上で引用した例に加えて、TikTokでLemon8というキーワード検索に一致する動画をスクロールしていくと、クリエイターが「PinterestとInstagramが出会う」や「InstagramとPinterestが赤ちゃんを産んだみたい」というフレーズを繰り返しながら、このアプリを「すごくかわいい」と表現している。

これらの肯定的なレビューを投稿したクリエイターのうち、動画を公開するために報酬を受け取っていたかどうかを明らかにした人は一人もいませんでした。

「Lemon8」というキーワードで検索し、過去24時間以内に公開された動画を絞り込んだところ、検索語に一致する動画が350本以上見つかりました。その多くは、ユーザーにアプリのダウンロードを促すような肯定的なレビューでした。実際、TikTokが禁止された場合に備えてアプリを入手すると述べているクリエイターもいました。
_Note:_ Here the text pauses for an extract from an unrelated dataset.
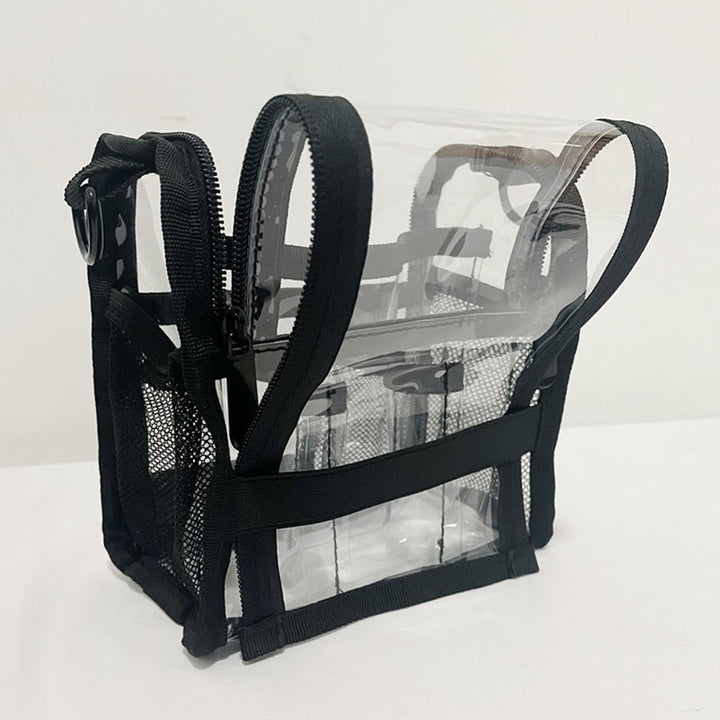 BowLift | Large Transparent PVC Makeup Bag for Travel & Daily Use – Aveline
もちろん、Lemon8はTikTok禁止の現実的な代替案にはならないかもしれない。議員たちは、TikTokだけでなく、モバイルアプリケーションを含む、中国技術に対する広範な規制を検討する可能性があるからだ。しかし、ByteDanceはクリエイターに訴えかけることを厭わない。先週の議会公聴会に先立ち、TikTokのためにロビー活動を行うため、インフルエンサーをワシントンに派遣した。しかし、直接的な関与による努力以外にも、多くのクリエイターは米国議員が提案した全国的な禁止措置に不満を抱いている。TikTokのCEOを質問した下院議員たちの技術理解の欠如は言うまでもない。

現在、TikTokで「Lemon8」ハッシュタグの再生回数は23億回に達していますが、これには長期間にわたって米国以外、英語以外の言語で投稿されたコンテンツも多数含まれています。ニューヨーク・タイムズ紙は先日、#TikTokBanハッシュタグの再生回数が昨日時点で17億回に達し、多くの人がこの禁止措置に反対していると報じました。